An isosceles triangle is formed as indicated in the sketch.
(b) If $(X, Y)$ has the joint density given above, pick $\alpha$ to maximize the expected area of the triangle.
(c) What is the probability that the triangle falls within the unit square with corners at $(0, 0), (1, 0), (1, 1)$, and $(0, 1)$?
(d) Find the expected length of the perimeter of the triangle.
I am having a hard time understanding how to built the area of the triangle, and the length of its perimeter.
This is a continuation to a problem I already solved myself: $X$, $Y$ independent if and only if $X$, $Y$ uncorrelated..
Please help me understand the area and perimeter of the triangle.
Given the area and perimeter given by @LeeDavidChung, the expected area is
$$\int _0^1\int _0^1x y (1-\alpha (1-2 x) (1-2 y))dydx=\frac{9-\alpha }{36}$$
The maximum ($1/4$) occurs when $\alpha=0$.
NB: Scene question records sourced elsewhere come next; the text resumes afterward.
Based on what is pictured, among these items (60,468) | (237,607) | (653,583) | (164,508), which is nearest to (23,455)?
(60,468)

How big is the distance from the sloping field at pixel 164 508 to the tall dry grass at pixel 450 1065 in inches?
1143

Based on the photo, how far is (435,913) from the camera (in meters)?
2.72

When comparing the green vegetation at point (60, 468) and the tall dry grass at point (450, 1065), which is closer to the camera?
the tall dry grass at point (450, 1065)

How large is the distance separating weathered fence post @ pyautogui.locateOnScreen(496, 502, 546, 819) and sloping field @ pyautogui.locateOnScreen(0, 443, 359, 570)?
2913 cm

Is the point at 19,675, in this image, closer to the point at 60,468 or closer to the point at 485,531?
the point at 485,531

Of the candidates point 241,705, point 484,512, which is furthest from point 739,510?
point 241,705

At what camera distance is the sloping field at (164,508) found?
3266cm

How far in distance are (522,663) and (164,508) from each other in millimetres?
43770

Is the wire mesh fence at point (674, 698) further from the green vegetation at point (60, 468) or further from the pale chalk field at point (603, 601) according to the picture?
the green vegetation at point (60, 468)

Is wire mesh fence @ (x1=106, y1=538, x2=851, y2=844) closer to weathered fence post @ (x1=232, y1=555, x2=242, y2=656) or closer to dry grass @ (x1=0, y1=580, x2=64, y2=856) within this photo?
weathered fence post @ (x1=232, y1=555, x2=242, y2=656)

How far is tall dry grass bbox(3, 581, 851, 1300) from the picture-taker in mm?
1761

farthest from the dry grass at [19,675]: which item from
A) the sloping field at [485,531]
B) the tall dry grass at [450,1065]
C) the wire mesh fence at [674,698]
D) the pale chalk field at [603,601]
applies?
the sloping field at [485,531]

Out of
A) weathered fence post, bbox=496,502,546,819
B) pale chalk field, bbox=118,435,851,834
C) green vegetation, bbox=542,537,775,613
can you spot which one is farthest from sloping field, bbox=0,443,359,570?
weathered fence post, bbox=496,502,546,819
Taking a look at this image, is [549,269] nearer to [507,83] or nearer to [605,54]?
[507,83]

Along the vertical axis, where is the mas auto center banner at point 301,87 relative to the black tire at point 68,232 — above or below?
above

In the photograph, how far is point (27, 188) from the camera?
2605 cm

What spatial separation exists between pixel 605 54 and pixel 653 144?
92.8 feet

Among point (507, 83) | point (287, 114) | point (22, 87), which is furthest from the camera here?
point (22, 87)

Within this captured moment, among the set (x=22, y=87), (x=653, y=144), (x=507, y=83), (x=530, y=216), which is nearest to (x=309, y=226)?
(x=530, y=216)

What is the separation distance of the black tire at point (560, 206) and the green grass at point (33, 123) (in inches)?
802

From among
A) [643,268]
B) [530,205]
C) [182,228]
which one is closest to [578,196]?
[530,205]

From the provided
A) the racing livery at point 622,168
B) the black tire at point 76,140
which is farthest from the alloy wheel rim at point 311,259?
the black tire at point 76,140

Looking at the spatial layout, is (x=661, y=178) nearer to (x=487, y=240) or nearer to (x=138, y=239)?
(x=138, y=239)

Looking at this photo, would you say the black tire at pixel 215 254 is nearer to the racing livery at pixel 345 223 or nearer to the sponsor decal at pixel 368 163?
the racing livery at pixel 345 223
The expected value of the perimeter is
$$\int _0^1\int _0^12 \left(\sqrt{x^2+y^2}+x\right) (1-\alpha (1-2 x) (1-2 y))dydx=\frac{1}{15} \left(-7 \sqrt{2} \alpha +6 \alpha +5 (\alpha +2) \sinh ^{-1}(1)+10 \sqrt{2}+15\right)$$
When $\alpha=0$ the expected value of the perimeter is $\frac{1}{3} \left(2 \sqrt{2}+3+2 \sinh ^{-1}(1)\right)$.